__Data for processing__
▬▬▬▬▬▬
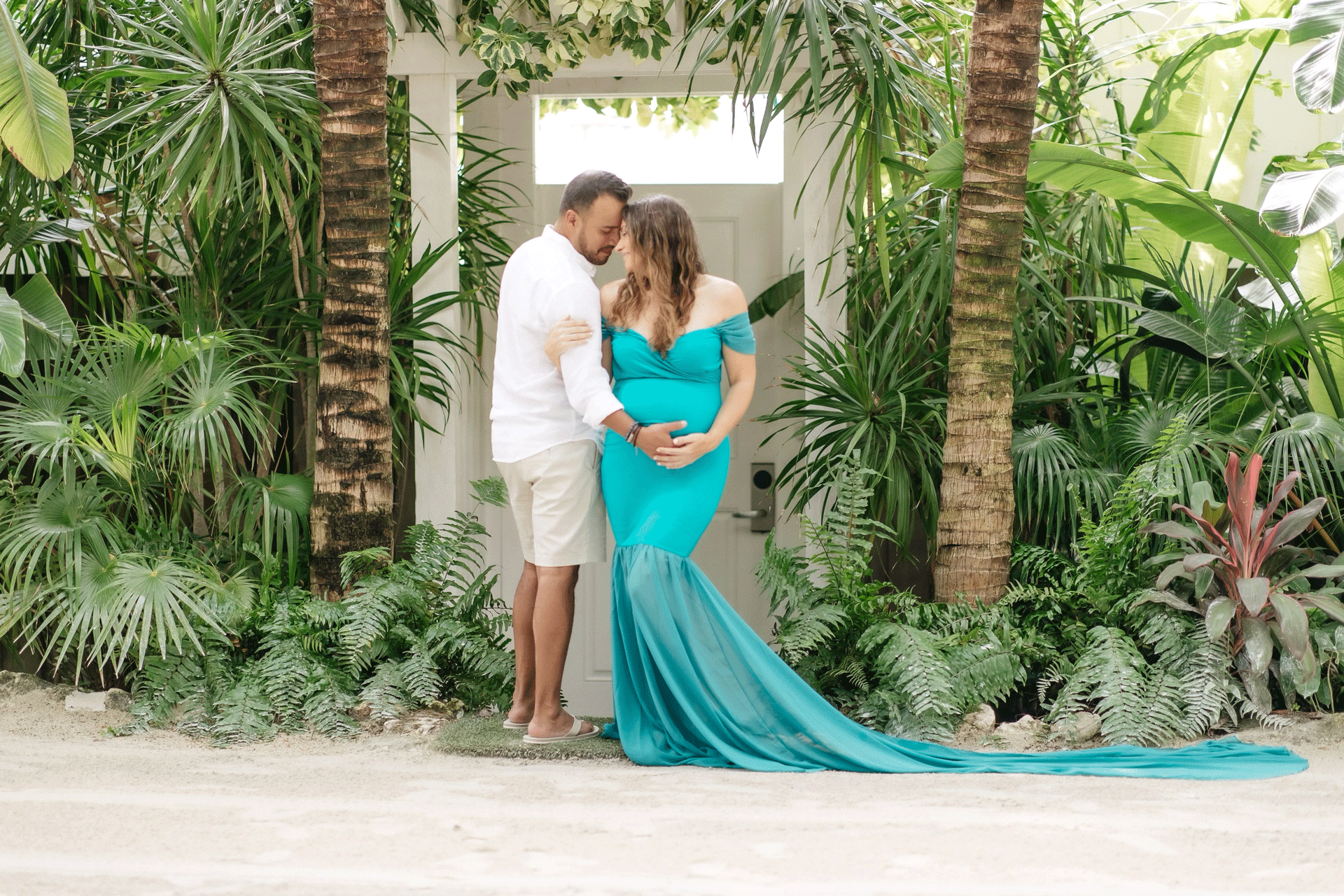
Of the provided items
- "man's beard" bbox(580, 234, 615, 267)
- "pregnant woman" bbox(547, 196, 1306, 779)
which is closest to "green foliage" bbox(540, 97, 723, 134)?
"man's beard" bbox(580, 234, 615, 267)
▬▬▬▬▬▬
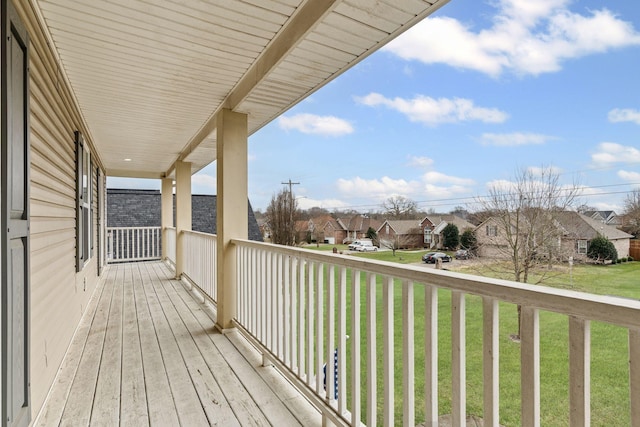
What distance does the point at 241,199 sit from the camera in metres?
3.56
▬▬▬▬▬▬
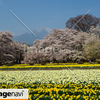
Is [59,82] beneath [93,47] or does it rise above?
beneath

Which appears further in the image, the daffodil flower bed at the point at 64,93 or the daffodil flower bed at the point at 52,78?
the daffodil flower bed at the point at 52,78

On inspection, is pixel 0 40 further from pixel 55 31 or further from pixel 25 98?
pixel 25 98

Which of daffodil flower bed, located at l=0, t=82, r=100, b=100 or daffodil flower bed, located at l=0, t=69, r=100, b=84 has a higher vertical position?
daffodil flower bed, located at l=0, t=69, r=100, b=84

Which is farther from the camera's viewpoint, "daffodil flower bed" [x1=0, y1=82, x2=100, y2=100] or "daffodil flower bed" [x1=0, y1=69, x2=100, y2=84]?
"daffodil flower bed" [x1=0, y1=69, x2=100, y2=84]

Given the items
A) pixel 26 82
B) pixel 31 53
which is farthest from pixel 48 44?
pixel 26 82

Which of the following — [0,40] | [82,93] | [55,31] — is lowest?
▬▬▬▬▬▬
__What you need to do__
Pick out and copy every line of the records above that contains the word "beneath". Case counts.

__Response to the exercise__
Is [59,82] beneath [93,47] or does it rise above?
beneath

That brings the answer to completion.